Recorded data:
:::::

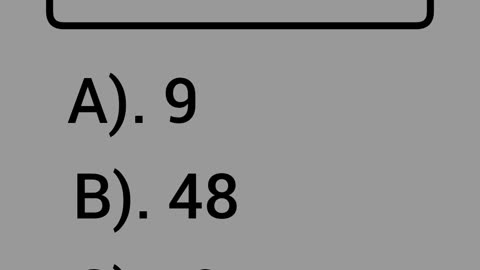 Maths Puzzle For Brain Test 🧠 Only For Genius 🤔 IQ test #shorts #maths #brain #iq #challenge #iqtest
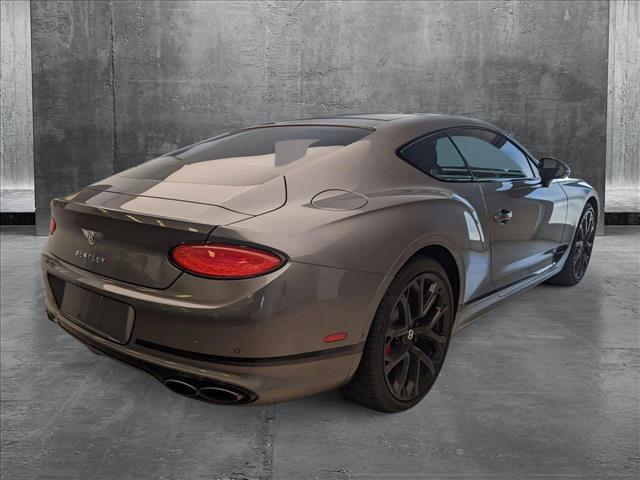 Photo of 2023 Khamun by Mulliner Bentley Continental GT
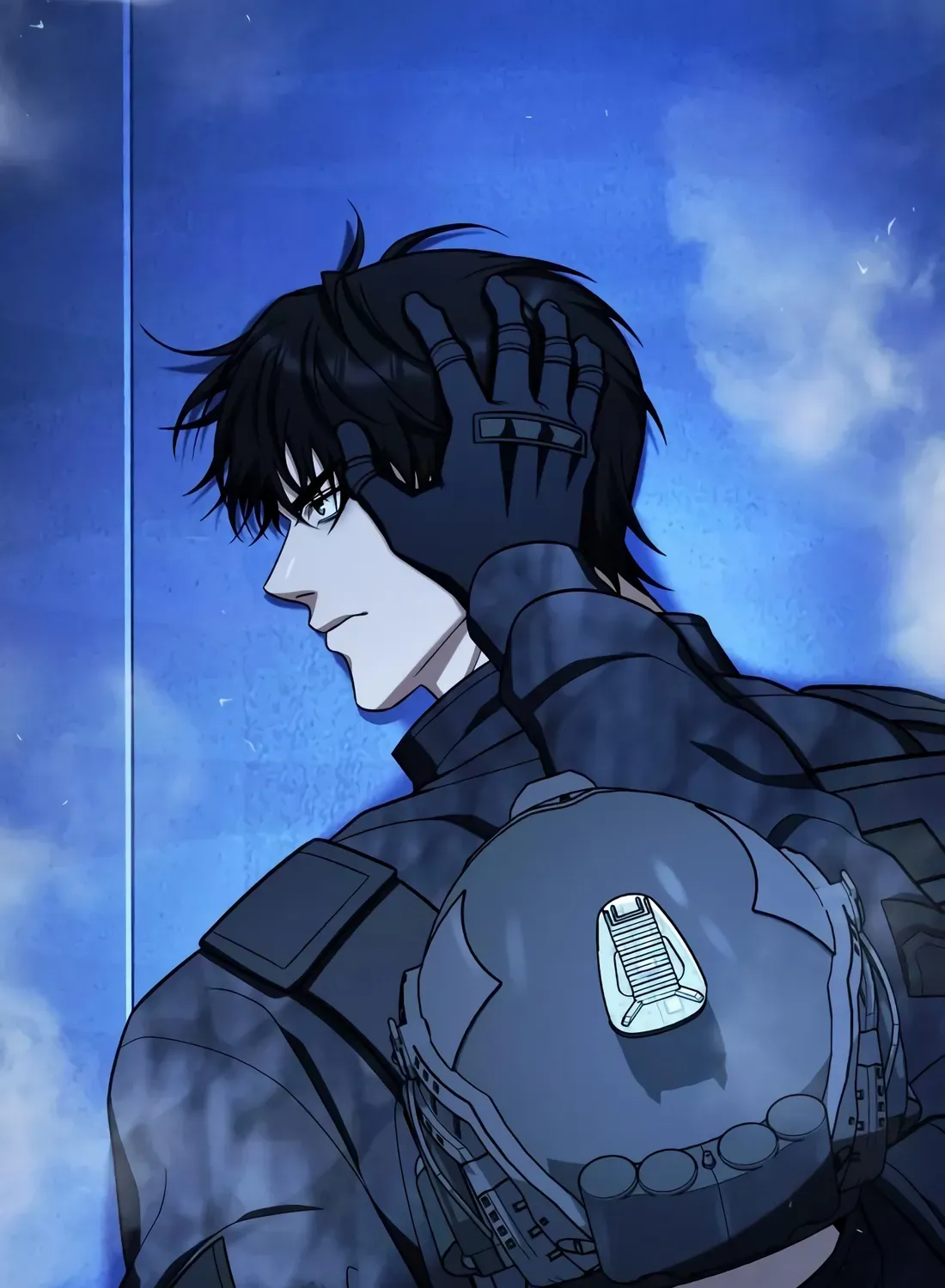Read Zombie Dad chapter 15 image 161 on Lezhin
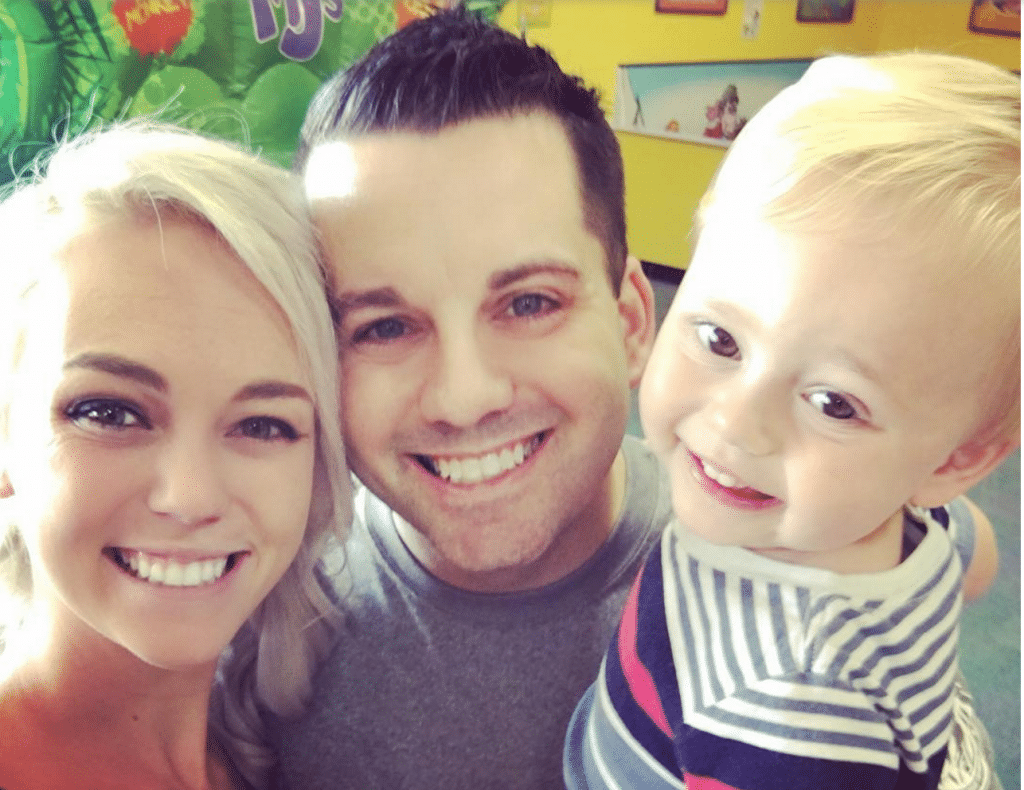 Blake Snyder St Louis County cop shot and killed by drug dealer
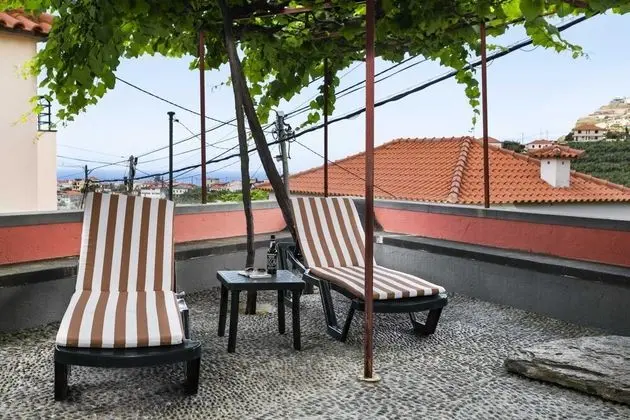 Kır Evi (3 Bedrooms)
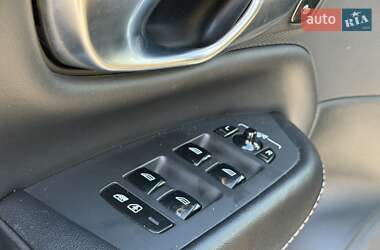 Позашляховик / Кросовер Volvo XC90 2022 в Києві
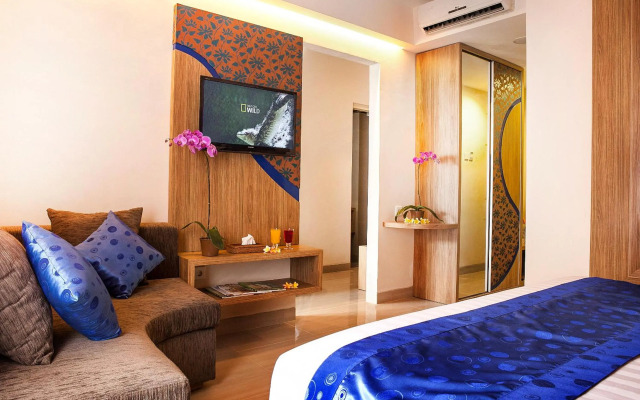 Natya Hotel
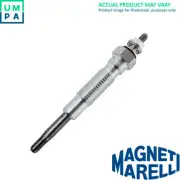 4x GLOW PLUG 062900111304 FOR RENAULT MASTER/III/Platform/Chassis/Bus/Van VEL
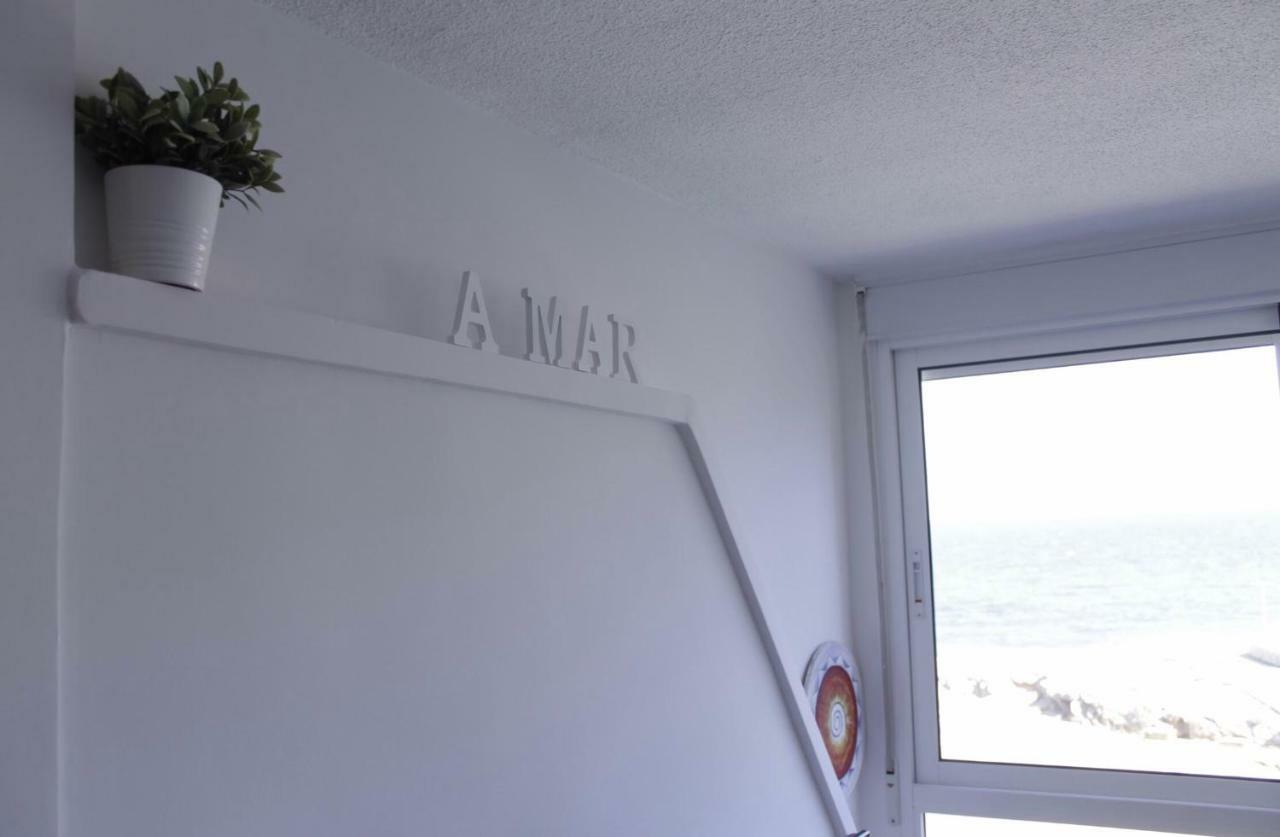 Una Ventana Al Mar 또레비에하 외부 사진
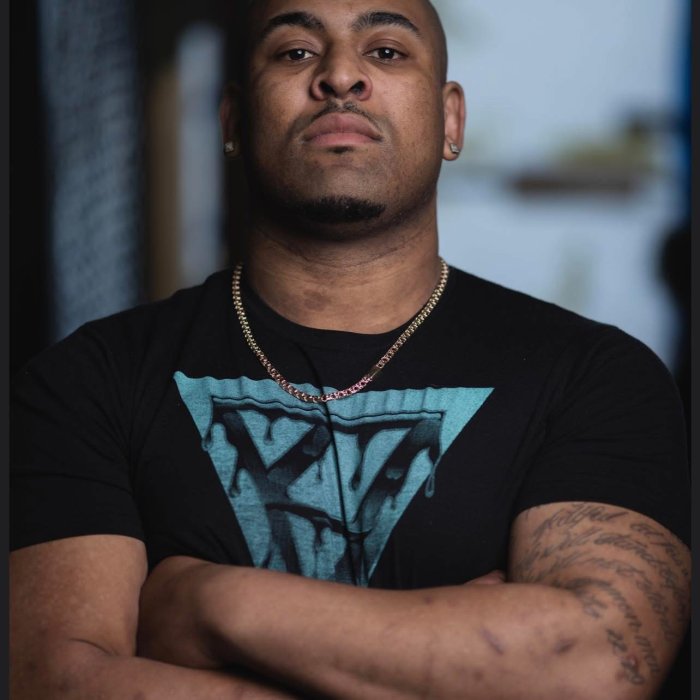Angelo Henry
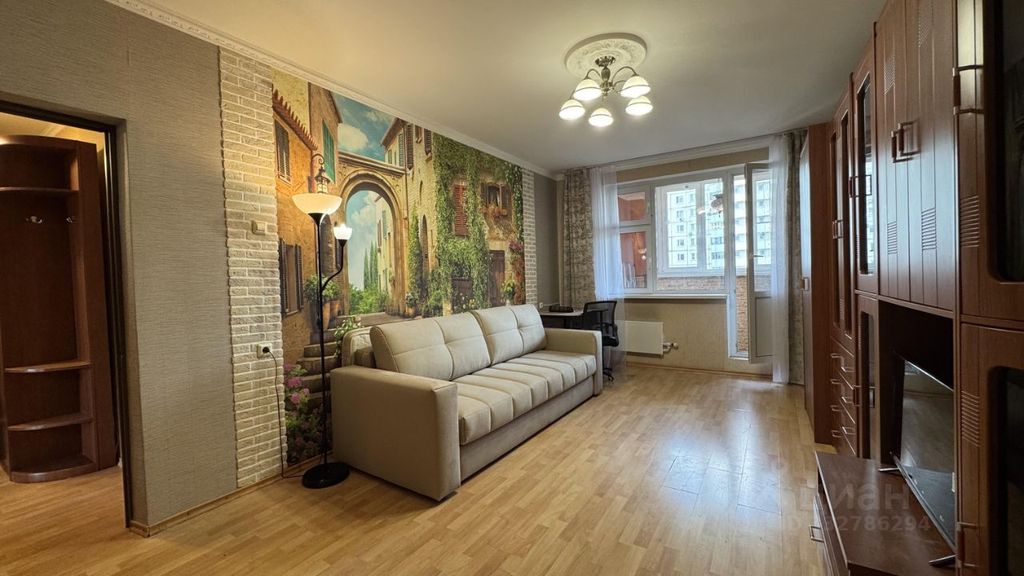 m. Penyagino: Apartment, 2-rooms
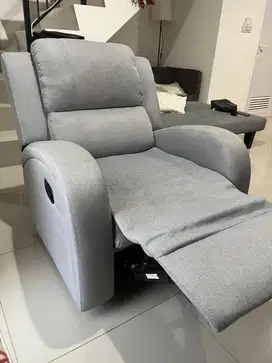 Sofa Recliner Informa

:::::

— Work item —
Please return only the lines from the one holding "Read Zombie Dad" through the end of the data, both ends included; do not copy any pictures.

— Result —
Read Zombie Dad chapter 15 image 161 on Lezhin
 Blake Snyder St Louis County cop shot and killed by drug dealer
 Kır Evi (3 Bedrooms)
 Позашляховик / Кросовер Volvo XC90 2022 в Києві
 Natya Hotel
 4x GLOW PLUG 062900111304 FOR RENAULT MASTER/III/Platform/Chassis/Bus/Van VEL
 Una Ventana Al Mar 또레비에하 외부 사진
Angelo Henry
 m. Penyagino: Apartment, 2-rooms
 Sofa Recliner Informa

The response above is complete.